## Extracted entries
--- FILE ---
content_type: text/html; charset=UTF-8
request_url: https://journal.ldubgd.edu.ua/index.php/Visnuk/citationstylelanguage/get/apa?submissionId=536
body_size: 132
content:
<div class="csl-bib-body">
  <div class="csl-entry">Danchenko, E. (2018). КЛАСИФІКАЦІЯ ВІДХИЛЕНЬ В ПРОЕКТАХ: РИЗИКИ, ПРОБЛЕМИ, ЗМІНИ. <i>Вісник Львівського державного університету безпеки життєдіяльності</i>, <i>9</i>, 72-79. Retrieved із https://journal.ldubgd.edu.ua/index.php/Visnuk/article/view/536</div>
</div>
* * *
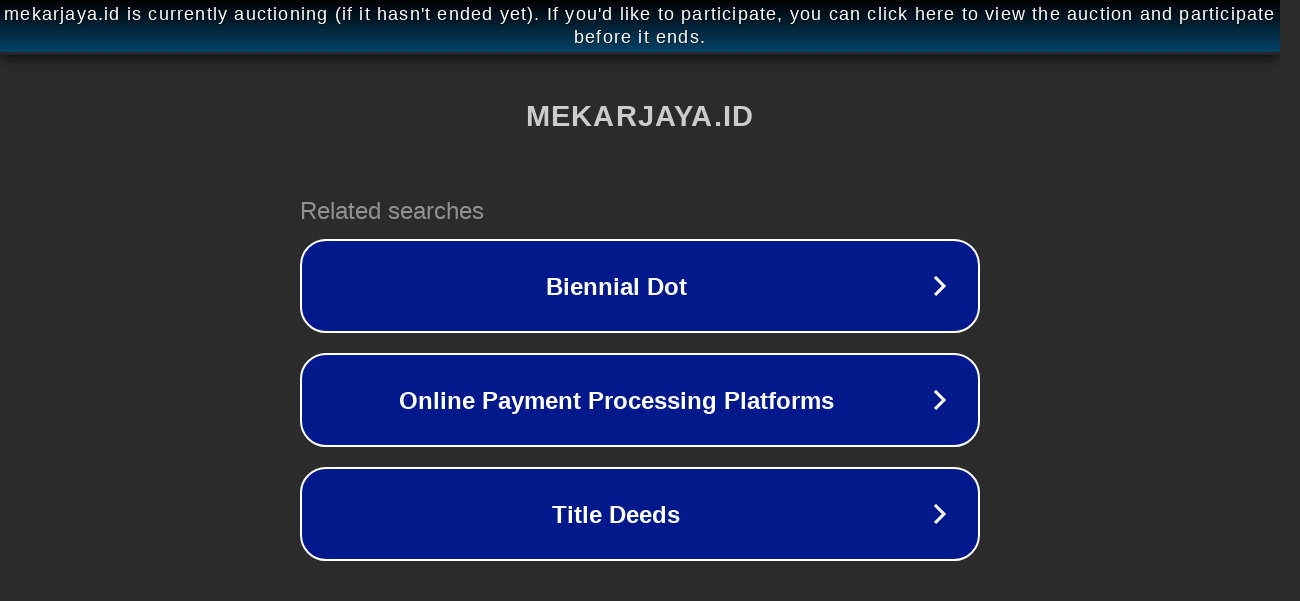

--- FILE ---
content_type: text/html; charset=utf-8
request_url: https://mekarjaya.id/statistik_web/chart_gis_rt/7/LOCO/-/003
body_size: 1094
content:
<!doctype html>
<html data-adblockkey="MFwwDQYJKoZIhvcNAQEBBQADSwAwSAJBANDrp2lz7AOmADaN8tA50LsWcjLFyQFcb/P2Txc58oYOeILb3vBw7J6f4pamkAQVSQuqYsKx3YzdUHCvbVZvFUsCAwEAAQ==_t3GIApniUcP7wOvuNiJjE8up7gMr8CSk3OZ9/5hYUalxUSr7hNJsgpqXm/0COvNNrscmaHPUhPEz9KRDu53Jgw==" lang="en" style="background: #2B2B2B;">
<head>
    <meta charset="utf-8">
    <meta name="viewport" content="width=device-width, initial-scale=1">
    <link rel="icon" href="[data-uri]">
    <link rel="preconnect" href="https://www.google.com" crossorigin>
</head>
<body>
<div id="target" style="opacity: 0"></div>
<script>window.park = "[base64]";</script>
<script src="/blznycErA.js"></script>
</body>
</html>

## Try it
Wherever "journal" occurs in the entries above, copy the line it sits on.

## Worked solution
request_url: https://journal.ldubgd.edu.ua/index.php/Visnuk/citationstylelanguage/get/apa?submissionId=536
  <div class="csl-entry">Danchenko, E. (2018). КЛАСИФІКАЦІЯ ВІДХИЛЕНЬ В ПРОЕКТАХ: РИЗИКИ, ПРОБЛЕМИ, ЗМІНИ. <i>Вісник Львівського державного університету безпеки життєдіяльності</i>, <i>9</i>, 72-79. Retrieved із https://journal.ldubgd.edu.ua/index.php/Visnuk/article/view/536</div>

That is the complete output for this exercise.